Dental Web Sites

by Leafy Green

To have a web site you need 3 things. (1) A domain name, (2) a web server, and (3) web pages. You can have one company do all three or separate companies for each. You can do the (3) design of the pages yourself. As someone already mentioned, theoretically you can (2) maintain a server yourself, but for a single web site it is usually cheaper and easier to pay a hosting company to host your site on their server. (1) Your domain name needs to be registered through an authorized registration service and they will charge you a fee.

I could be mistaken, but I think that for dentistry, sites that don't look too slick and sophisticated, may work better as sales tools. I think many consumers know that anyone can plug their personal info into a slick-looking pre-fabricated site. A professional-looking but not particularly flashy or sophisticated site suggests caring, personal, professional service. That said, the site should be attractive, function properly, and explanatory language should be clear, and it should be free of errors in grammar and spelling. Your print media ad and web ads (and any other media) should work "synergistically" rather than independently. You definitly don't want one of those sites that are slick on the surface, but where people find that many links are leading to pages that say little more than "under construction."

In short: I think content works better than glitz.

Unless you have a special service that attracts people from outside your area, because they can't find it in their own area, there would seem to be little need for a world-wide web presence. You probably will want a web site as auxiliary advertising, and as a very inexpensive way to get name recognition and logo recognition across several forms of media — which I think develops synergy. And I think a presence on the internet helps characterize your practice as technologically up-to-date, even if it isn't your primary source of patients or a source of patients from all over the world.

Hosting will cost you about $5 to $20 per month, unless your traffic gets very high (many gigabytes), in which case the hosting company will inform you, and offer to continue you site if you agree to allow them to add on more dollars per month for increased bandwith, or unless your site takes up huge number of megabytes of disk space, because you have, say, numerous video files. Things like message boards may not take up as much room as you think. It is those media files that make web sites require extra disk space and perhaps extra cost.

The fees for designing your site can vary widely, as can any fees the designer charges for monthly maintence. If no monthly maintence is done, there shouldn't be any fee. If lots of new pages are created and uploaded, then the fee should be according to the amount of work done and how much the designer is in demand.

There are lots of good designers who are not in high demand and therefore don't charge a huge amount. Some will charge little more, per page of typeset material, than you would pay to a typist or typesetter. Others will insist that some special artistic ability makes them more in demand and more expensive. Look at their portfolio and decide if they are worth the money.

You may have to pay a little more if you have interactive features that require either tweaking of public-domain programs, off-the-shelf programs, or custom programming. Things like forms, message boards, and shopping carts, can be either public domain and free, off-the-shelf for various fees, customized public domain programs, or new programs written from scratch. Even free public domain programs or low-cost off-the-shelf programs will need to be set up to work with your web site. For example a web site developer may charge $75 or so to set up a public-domain message board, more to customize it with your logo, or do customization of its appearance.
____________
Exercise goal = Rewrite the passage of the dental web sites text starting at "To have a web" and ending at "charge you a fee.", replacing "hosting company" with "hosting provider".
____________
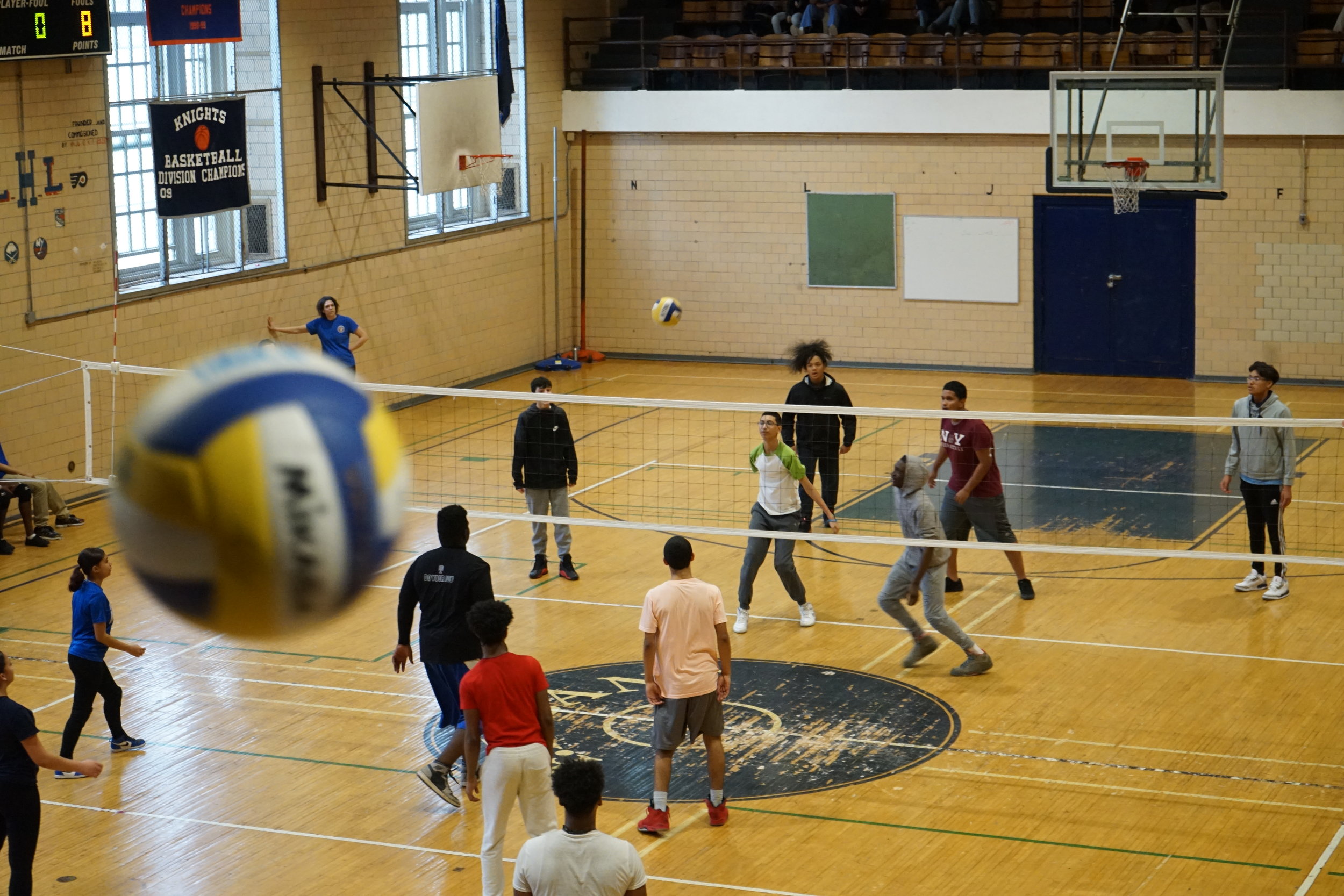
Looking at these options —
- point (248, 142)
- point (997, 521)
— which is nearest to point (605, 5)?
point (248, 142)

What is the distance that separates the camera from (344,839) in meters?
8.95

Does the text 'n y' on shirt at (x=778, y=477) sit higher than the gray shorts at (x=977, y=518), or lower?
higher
____________
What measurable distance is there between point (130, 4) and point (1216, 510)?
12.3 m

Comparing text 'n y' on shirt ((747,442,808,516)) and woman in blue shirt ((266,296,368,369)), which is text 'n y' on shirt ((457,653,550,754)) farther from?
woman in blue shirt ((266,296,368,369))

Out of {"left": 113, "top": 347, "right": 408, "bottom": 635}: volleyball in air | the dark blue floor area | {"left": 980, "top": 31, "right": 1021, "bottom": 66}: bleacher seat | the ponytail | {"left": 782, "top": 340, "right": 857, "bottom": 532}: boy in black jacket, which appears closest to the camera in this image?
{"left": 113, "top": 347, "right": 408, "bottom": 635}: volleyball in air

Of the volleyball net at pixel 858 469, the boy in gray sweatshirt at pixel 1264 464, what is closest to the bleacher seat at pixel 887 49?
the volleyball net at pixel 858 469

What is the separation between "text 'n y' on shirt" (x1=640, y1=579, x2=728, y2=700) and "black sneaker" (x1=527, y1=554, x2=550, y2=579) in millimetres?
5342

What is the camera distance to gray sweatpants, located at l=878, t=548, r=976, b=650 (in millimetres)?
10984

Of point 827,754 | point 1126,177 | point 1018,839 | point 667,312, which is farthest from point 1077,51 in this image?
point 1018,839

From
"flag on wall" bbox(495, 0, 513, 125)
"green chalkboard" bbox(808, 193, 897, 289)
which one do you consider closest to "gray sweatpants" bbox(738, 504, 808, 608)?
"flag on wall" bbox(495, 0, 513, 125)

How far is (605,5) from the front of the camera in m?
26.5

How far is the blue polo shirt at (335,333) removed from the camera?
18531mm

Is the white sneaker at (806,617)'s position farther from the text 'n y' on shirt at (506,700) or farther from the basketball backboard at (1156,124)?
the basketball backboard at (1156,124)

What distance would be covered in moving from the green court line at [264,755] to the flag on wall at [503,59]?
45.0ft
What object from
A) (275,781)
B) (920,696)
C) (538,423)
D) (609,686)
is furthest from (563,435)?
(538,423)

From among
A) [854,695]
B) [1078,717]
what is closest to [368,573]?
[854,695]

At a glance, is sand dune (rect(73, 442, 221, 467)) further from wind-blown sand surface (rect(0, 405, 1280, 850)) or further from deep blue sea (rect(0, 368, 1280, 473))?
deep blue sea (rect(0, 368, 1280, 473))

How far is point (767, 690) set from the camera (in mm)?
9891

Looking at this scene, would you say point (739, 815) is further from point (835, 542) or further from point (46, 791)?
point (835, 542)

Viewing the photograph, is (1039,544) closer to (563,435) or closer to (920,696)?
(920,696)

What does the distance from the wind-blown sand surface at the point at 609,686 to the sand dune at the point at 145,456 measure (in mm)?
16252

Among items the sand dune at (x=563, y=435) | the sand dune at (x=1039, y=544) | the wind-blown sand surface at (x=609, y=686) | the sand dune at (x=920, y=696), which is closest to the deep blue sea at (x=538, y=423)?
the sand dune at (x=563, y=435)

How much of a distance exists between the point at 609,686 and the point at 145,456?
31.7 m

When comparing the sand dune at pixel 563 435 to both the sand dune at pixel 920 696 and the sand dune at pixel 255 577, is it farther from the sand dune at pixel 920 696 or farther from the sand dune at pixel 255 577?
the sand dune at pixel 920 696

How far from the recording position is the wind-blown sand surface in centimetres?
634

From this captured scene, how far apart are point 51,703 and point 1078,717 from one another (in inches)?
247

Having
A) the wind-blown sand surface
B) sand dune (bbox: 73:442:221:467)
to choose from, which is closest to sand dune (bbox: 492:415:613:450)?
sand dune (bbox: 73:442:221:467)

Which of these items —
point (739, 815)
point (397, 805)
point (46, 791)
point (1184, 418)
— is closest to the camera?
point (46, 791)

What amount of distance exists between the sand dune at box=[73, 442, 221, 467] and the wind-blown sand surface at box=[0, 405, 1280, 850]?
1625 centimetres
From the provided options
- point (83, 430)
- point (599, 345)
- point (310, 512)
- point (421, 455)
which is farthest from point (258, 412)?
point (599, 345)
____________
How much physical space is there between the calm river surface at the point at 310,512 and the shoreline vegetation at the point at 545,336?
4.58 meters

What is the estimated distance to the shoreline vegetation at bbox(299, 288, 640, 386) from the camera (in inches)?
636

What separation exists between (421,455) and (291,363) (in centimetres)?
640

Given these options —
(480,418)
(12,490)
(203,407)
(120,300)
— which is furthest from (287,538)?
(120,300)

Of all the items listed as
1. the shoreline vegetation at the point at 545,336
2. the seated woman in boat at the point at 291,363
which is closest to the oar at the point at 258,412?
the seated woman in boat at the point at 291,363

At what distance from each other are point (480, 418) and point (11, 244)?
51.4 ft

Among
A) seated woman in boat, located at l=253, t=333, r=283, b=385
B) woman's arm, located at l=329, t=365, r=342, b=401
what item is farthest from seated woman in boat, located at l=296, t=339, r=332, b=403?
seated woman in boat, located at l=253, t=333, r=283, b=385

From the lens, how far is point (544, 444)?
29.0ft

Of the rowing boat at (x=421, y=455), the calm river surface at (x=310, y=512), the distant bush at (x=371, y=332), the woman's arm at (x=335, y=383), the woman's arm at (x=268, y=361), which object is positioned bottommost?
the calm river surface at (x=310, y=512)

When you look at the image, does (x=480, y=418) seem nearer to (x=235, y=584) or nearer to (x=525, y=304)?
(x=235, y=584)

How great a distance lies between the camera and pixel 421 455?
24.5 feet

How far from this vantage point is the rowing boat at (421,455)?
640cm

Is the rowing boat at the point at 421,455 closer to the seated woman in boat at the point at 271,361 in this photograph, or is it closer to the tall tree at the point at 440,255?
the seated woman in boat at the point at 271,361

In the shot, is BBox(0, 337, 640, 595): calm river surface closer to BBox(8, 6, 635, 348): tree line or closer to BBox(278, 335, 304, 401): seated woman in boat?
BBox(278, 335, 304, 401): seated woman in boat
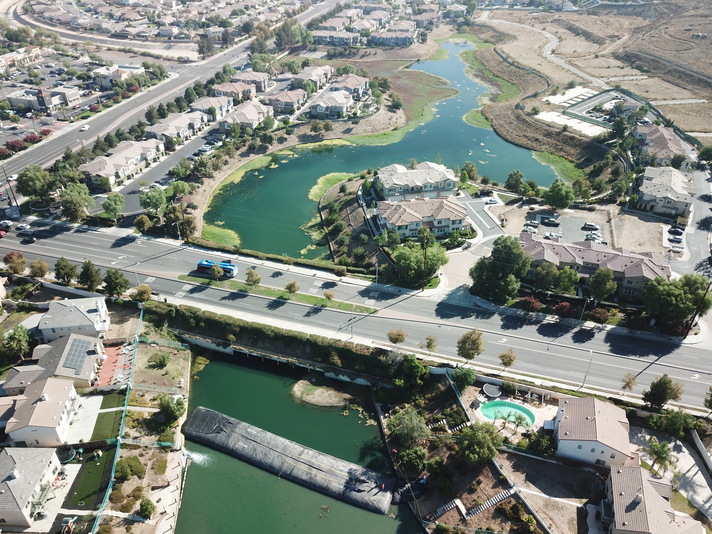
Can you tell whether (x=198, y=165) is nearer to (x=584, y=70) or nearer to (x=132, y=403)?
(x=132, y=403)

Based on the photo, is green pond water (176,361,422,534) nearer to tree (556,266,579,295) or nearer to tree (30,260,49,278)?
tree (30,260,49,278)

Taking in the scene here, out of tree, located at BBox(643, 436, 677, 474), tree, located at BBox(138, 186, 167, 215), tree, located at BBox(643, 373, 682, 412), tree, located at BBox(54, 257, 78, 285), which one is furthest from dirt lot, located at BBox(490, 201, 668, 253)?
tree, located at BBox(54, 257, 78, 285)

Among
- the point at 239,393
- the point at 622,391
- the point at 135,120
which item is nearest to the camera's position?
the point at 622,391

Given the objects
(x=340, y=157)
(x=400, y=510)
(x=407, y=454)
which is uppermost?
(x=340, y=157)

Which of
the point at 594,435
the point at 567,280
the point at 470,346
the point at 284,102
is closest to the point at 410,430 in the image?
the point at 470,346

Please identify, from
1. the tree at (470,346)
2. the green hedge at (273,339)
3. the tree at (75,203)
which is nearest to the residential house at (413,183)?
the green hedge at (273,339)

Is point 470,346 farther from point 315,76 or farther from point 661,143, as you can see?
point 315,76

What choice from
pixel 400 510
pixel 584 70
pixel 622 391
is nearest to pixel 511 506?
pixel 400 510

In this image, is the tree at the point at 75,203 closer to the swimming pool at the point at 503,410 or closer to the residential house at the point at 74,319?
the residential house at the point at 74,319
____________
Written reply =
To have a web site you need 3 things. (1) A domain name, (2) a web server, and (3) web pages. You can have one company do all three or separate companies for each. You can do the (3) design of the pages yourself. As someone already mentioned, theoretically you can (2) maintain a server yourself, but for a single web site it is usually cheaper and easier to pay a hosting provider to host your site on their server. (1) Your domain name needs to be registered through an authorized registration service and they will charge you a fee.